Work instructions:
Copy the entries from the line containing "What exact distance" through the line containing "0.27 meters", with "bride's white lace dress" replaced by "bride's ivory lace gown" and everything else unchanged.

Given information:
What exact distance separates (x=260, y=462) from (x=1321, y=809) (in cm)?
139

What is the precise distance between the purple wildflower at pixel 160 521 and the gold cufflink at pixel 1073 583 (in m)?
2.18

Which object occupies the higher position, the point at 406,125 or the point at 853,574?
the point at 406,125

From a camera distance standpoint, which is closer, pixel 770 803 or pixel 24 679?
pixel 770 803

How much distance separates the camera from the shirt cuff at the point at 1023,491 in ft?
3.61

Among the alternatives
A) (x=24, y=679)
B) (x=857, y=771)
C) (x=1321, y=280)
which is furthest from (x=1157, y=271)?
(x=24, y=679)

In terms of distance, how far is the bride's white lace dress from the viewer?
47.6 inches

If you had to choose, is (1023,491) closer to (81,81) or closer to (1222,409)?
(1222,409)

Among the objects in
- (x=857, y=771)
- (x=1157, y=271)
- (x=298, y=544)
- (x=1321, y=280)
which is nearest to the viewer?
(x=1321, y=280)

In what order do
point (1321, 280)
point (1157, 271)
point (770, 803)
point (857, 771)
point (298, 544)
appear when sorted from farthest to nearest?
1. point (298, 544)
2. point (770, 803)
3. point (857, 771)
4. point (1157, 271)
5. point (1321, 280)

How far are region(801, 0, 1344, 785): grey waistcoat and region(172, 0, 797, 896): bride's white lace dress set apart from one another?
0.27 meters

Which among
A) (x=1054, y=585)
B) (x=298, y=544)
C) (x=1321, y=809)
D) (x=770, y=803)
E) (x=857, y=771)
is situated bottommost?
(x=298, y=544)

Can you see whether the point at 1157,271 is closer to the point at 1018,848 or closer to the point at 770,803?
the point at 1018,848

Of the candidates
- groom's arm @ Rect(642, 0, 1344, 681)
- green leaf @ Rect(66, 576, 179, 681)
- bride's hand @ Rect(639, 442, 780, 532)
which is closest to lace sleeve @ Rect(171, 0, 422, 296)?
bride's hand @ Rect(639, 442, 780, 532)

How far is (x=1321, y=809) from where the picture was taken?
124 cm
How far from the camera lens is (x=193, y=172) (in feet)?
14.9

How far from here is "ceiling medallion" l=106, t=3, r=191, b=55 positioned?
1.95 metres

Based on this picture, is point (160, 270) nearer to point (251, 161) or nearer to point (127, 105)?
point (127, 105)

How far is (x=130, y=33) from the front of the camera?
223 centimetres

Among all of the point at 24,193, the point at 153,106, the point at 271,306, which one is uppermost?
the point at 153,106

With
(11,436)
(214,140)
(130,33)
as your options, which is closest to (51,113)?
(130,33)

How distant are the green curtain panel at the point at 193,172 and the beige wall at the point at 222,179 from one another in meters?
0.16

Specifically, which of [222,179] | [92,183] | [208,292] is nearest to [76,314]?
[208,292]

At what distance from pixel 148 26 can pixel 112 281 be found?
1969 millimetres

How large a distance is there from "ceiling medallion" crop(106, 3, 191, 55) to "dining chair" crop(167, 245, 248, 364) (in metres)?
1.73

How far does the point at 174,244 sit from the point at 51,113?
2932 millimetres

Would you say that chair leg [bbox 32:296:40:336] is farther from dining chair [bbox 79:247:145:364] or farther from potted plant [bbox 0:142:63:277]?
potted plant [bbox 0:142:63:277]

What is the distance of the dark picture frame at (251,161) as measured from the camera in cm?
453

...

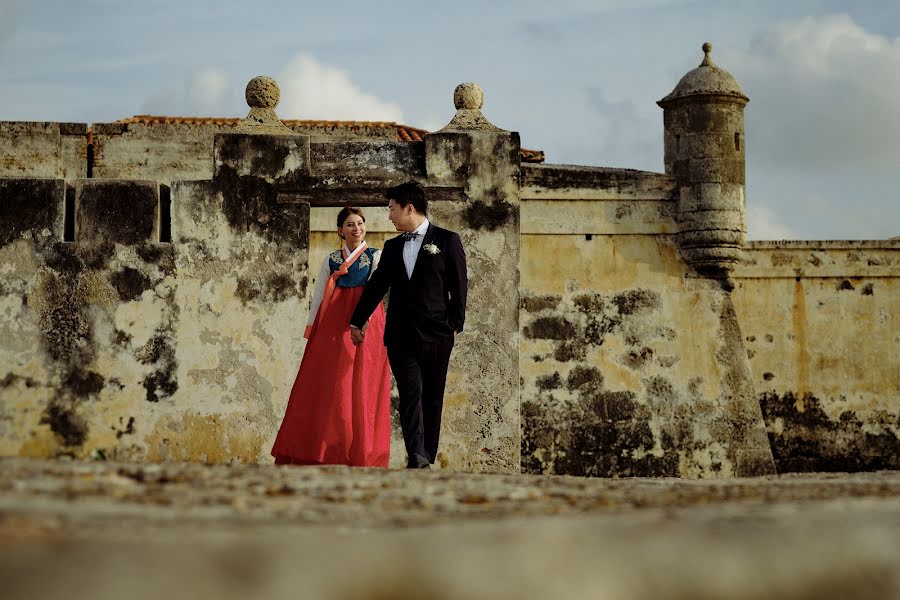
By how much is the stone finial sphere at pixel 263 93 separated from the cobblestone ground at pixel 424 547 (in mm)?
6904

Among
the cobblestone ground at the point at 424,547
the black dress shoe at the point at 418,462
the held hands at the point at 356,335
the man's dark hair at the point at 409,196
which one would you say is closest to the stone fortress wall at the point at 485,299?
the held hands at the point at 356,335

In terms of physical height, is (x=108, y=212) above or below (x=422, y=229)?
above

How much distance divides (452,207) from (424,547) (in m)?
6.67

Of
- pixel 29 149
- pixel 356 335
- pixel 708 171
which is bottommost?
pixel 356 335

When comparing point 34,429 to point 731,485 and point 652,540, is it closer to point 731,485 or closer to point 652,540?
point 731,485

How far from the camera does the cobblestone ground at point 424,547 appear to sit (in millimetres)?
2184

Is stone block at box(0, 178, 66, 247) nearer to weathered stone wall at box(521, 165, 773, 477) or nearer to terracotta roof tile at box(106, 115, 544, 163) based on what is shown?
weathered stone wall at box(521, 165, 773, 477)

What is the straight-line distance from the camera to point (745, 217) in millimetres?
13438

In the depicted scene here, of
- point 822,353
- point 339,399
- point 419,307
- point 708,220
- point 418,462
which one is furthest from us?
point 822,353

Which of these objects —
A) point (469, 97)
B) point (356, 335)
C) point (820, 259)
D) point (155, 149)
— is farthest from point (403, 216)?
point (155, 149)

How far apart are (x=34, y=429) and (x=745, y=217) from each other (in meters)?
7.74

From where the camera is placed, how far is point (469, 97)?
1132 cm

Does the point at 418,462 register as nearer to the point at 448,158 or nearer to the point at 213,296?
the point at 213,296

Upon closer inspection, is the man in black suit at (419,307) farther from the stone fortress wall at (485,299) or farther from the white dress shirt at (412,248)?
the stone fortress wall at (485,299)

* * *

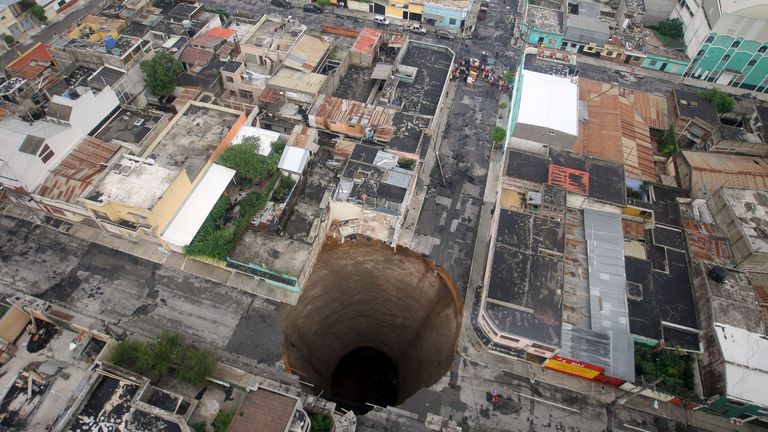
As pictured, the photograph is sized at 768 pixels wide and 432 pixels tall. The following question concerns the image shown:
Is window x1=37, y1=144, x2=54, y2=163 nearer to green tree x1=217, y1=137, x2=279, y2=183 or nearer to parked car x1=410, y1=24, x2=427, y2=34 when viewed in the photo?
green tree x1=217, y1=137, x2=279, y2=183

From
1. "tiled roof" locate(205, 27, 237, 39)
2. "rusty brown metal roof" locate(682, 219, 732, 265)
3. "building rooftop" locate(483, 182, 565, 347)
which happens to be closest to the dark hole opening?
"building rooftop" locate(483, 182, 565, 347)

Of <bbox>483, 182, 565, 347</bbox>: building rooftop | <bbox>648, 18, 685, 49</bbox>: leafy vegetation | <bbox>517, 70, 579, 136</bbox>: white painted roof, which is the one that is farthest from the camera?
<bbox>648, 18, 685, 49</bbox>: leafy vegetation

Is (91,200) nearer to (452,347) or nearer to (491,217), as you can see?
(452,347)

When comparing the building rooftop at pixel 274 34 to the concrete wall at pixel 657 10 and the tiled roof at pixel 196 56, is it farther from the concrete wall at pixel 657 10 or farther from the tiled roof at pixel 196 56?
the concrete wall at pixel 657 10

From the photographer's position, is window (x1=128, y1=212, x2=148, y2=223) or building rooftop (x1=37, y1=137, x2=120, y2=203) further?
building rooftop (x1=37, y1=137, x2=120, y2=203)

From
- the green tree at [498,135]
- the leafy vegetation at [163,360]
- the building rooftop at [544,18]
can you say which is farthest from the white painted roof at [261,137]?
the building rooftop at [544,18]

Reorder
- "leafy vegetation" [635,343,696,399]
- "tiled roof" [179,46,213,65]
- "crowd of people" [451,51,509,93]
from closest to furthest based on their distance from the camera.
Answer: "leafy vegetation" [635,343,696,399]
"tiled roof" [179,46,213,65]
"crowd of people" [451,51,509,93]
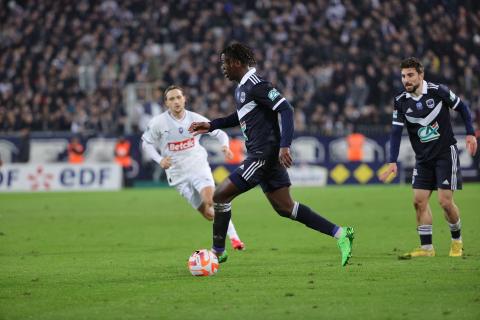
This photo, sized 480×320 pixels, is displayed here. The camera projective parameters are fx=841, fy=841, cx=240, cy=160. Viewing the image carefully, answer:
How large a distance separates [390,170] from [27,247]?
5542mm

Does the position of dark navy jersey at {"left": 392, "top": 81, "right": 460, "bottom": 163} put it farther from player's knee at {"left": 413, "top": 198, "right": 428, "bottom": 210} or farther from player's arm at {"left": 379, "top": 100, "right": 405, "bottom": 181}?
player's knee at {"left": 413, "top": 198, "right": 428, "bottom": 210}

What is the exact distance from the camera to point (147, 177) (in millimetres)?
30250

Answer to this problem:
What exact distance separates (x=260, y=462) from (x=1321, y=809) (in cm)?
139

What is the precise distance between the purple wildflower at pixel 160 521 and the gold cufflink at pixel 1073 583 (in m)?
2.18

Which object occupies the higher position, the point at 406,125 or the point at 853,574?
the point at 406,125

From a camera distance standpoint, which is closer, pixel 770 803 or pixel 24 679?
pixel 770 803

How much distance separates the camera from the shirt cuff at the point at 1023,491 in ft?
3.61

Among the alternatives
A) (x=24, y=679)
B) (x=857, y=771)
C) (x=1321, y=280)
which is furthest from (x=1157, y=271)?
(x=24, y=679)

In terms of distance, how far is the bride's ivory lace gown from the viewer?
47.6 inches

If you had to choose, is (1023,491) closer to (81,81) or closer to (1222,409)?
(1222,409)

Among the objects in
- (x=857, y=771)
- (x=1157, y=271)
- (x=298, y=544)
- (x=1321, y=280)
which is nearest to the viewer?
(x=1321, y=280)

In what order do
point (1321, 280)
point (1157, 271)
point (770, 803)
point (857, 771)
point (298, 544)
appear when sorted from farthest to nearest?
1. point (298, 544)
2. point (770, 803)
3. point (857, 771)
4. point (1157, 271)
5. point (1321, 280)

How far are region(801, 0, 1344, 785): grey waistcoat and region(172, 0, 797, 896): bride's ivory lace gown set apart from one another?
0.27 meters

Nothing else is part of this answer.